### Required work
Please reproduce all of the material below word for word, with no changes.

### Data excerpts
__________________________________________________

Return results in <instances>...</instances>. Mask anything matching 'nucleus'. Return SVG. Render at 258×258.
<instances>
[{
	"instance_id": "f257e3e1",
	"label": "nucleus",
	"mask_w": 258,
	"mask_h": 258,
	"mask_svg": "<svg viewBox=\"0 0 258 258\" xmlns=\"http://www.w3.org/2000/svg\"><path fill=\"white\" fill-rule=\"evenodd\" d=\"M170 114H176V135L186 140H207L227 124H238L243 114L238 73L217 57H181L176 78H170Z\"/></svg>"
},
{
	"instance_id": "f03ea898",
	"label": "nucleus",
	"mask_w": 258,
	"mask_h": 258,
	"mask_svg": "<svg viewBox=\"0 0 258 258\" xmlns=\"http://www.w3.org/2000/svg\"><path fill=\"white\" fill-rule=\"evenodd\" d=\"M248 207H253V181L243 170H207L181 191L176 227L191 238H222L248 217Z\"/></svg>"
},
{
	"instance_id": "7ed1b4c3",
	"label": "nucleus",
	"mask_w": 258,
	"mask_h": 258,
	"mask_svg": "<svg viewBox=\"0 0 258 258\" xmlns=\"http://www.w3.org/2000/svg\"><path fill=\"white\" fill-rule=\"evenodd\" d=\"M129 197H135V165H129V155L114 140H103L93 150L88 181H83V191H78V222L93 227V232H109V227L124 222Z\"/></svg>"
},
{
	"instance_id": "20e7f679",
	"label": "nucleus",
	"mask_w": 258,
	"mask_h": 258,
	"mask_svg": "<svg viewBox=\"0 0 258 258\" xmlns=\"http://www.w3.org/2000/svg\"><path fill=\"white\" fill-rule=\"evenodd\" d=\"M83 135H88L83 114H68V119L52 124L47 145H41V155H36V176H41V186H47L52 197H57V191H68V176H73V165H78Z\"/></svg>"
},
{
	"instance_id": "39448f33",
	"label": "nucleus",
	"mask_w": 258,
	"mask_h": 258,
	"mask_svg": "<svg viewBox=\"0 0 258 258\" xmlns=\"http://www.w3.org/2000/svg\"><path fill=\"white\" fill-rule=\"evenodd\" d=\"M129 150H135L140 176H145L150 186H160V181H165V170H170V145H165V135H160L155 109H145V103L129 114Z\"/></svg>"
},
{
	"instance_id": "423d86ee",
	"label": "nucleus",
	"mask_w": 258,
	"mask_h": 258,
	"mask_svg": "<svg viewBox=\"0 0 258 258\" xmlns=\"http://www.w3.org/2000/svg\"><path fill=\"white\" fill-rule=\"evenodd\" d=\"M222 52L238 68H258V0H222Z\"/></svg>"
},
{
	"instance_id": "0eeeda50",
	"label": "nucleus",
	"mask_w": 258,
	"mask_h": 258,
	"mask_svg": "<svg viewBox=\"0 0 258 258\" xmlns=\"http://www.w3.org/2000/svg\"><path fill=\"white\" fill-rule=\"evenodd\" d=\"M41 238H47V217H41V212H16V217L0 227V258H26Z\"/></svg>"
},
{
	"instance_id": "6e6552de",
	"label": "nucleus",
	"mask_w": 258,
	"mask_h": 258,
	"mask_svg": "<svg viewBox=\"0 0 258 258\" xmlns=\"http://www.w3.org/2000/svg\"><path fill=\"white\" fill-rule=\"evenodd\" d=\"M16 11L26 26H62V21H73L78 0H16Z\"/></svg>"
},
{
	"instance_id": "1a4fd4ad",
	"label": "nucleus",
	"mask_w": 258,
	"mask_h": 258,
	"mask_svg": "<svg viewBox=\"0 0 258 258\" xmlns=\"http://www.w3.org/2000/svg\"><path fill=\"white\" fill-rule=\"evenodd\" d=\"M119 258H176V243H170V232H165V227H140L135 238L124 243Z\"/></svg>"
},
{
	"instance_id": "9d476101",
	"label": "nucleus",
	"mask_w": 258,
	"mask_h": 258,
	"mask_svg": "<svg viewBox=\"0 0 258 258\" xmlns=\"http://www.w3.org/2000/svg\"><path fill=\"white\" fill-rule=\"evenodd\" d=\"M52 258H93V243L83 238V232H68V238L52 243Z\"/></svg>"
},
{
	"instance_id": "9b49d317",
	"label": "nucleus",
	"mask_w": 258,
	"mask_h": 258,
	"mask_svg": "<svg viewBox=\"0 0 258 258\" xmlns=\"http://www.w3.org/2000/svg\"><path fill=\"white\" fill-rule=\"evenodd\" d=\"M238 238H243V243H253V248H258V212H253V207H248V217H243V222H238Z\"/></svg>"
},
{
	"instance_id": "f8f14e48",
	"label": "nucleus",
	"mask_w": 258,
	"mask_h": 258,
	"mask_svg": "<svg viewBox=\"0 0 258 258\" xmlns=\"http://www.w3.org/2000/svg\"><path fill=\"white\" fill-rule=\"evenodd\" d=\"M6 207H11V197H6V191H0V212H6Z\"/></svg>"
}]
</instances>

__________________________________________________

### The completed task
Return results in <instances>...</instances>. Mask anything matching 'nucleus'. Return SVG. Render at 258×258.
<instances>
[{
	"instance_id": "f257e3e1",
	"label": "nucleus",
	"mask_w": 258,
	"mask_h": 258,
	"mask_svg": "<svg viewBox=\"0 0 258 258\" xmlns=\"http://www.w3.org/2000/svg\"><path fill=\"white\" fill-rule=\"evenodd\" d=\"M170 114H176V135L186 140H207L227 124H238L243 114L238 73L217 57H181L176 78H170Z\"/></svg>"
},
{
	"instance_id": "f03ea898",
	"label": "nucleus",
	"mask_w": 258,
	"mask_h": 258,
	"mask_svg": "<svg viewBox=\"0 0 258 258\" xmlns=\"http://www.w3.org/2000/svg\"><path fill=\"white\" fill-rule=\"evenodd\" d=\"M248 207H253V181L243 170H207L181 191L176 227L191 238H222L248 217Z\"/></svg>"
},
{
	"instance_id": "7ed1b4c3",
	"label": "nucleus",
	"mask_w": 258,
	"mask_h": 258,
	"mask_svg": "<svg viewBox=\"0 0 258 258\" xmlns=\"http://www.w3.org/2000/svg\"><path fill=\"white\" fill-rule=\"evenodd\" d=\"M129 197H135V165H129V155L114 140H103L93 150L88 181H83V191H78V222L93 227V232H109V227L124 222Z\"/></svg>"
},
{
	"instance_id": "20e7f679",
	"label": "nucleus",
	"mask_w": 258,
	"mask_h": 258,
	"mask_svg": "<svg viewBox=\"0 0 258 258\" xmlns=\"http://www.w3.org/2000/svg\"><path fill=\"white\" fill-rule=\"evenodd\" d=\"M83 135H88L83 114H68V119L52 124L47 145H41V155H36V176H41V186H47L52 197H57V191H68V176H73V165H78Z\"/></svg>"
},
{
	"instance_id": "39448f33",
	"label": "nucleus",
	"mask_w": 258,
	"mask_h": 258,
	"mask_svg": "<svg viewBox=\"0 0 258 258\" xmlns=\"http://www.w3.org/2000/svg\"><path fill=\"white\" fill-rule=\"evenodd\" d=\"M129 150H135L140 176H145L150 186H160V181H165V170H170V145H165V135H160L155 109H145V103L129 114Z\"/></svg>"
},
{
	"instance_id": "423d86ee",
	"label": "nucleus",
	"mask_w": 258,
	"mask_h": 258,
	"mask_svg": "<svg viewBox=\"0 0 258 258\" xmlns=\"http://www.w3.org/2000/svg\"><path fill=\"white\" fill-rule=\"evenodd\" d=\"M222 52L238 68H258V0H222Z\"/></svg>"
},
{
	"instance_id": "0eeeda50",
	"label": "nucleus",
	"mask_w": 258,
	"mask_h": 258,
	"mask_svg": "<svg viewBox=\"0 0 258 258\" xmlns=\"http://www.w3.org/2000/svg\"><path fill=\"white\" fill-rule=\"evenodd\" d=\"M41 238H47V217H41V212H16V217L0 227V258H26Z\"/></svg>"
},
{
	"instance_id": "6e6552de",
	"label": "nucleus",
	"mask_w": 258,
	"mask_h": 258,
	"mask_svg": "<svg viewBox=\"0 0 258 258\" xmlns=\"http://www.w3.org/2000/svg\"><path fill=\"white\" fill-rule=\"evenodd\" d=\"M16 11L26 26H62V21H73L78 0H16Z\"/></svg>"
},
{
	"instance_id": "1a4fd4ad",
	"label": "nucleus",
	"mask_w": 258,
	"mask_h": 258,
	"mask_svg": "<svg viewBox=\"0 0 258 258\" xmlns=\"http://www.w3.org/2000/svg\"><path fill=\"white\" fill-rule=\"evenodd\" d=\"M119 258H176V243H170V232H165V227H140L135 238L124 243Z\"/></svg>"
},
{
	"instance_id": "9d476101",
	"label": "nucleus",
	"mask_w": 258,
	"mask_h": 258,
	"mask_svg": "<svg viewBox=\"0 0 258 258\" xmlns=\"http://www.w3.org/2000/svg\"><path fill=\"white\" fill-rule=\"evenodd\" d=\"M52 258H93V243L83 238V232H68V238L52 243Z\"/></svg>"
},
{
	"instance_id": "9b49d317",
	"label": "nucleus",
	"mask_w": 258,
	"mask_h": 258,
	"mask_svg": "<svg viewBox=\"0 0 258 258\" xmlns=\"http://www.w3.org/2000/svg\"><path fill=\"white\" fill-rule=\"evenodd\" d=\"M238 238H243V243H253V248H258V212H253V207H248V217H243V222H238Z\"/></svg>"
},
{
	"instance_id": "f8f14e48",
	"label": "nucleus",
	"mask_w": 258,
	"mask_h": 258,
	"mask_svg": "<svg viewBox=\"0 0 258 258\" xmlns=\"http://www.w3.org/2000/svg\"><path fill=\"white\" fill-rule=\"evenodd\" d=\"M6 207H11V197H6V191H0V212H6Z\"/></svg>"
}]
</instances>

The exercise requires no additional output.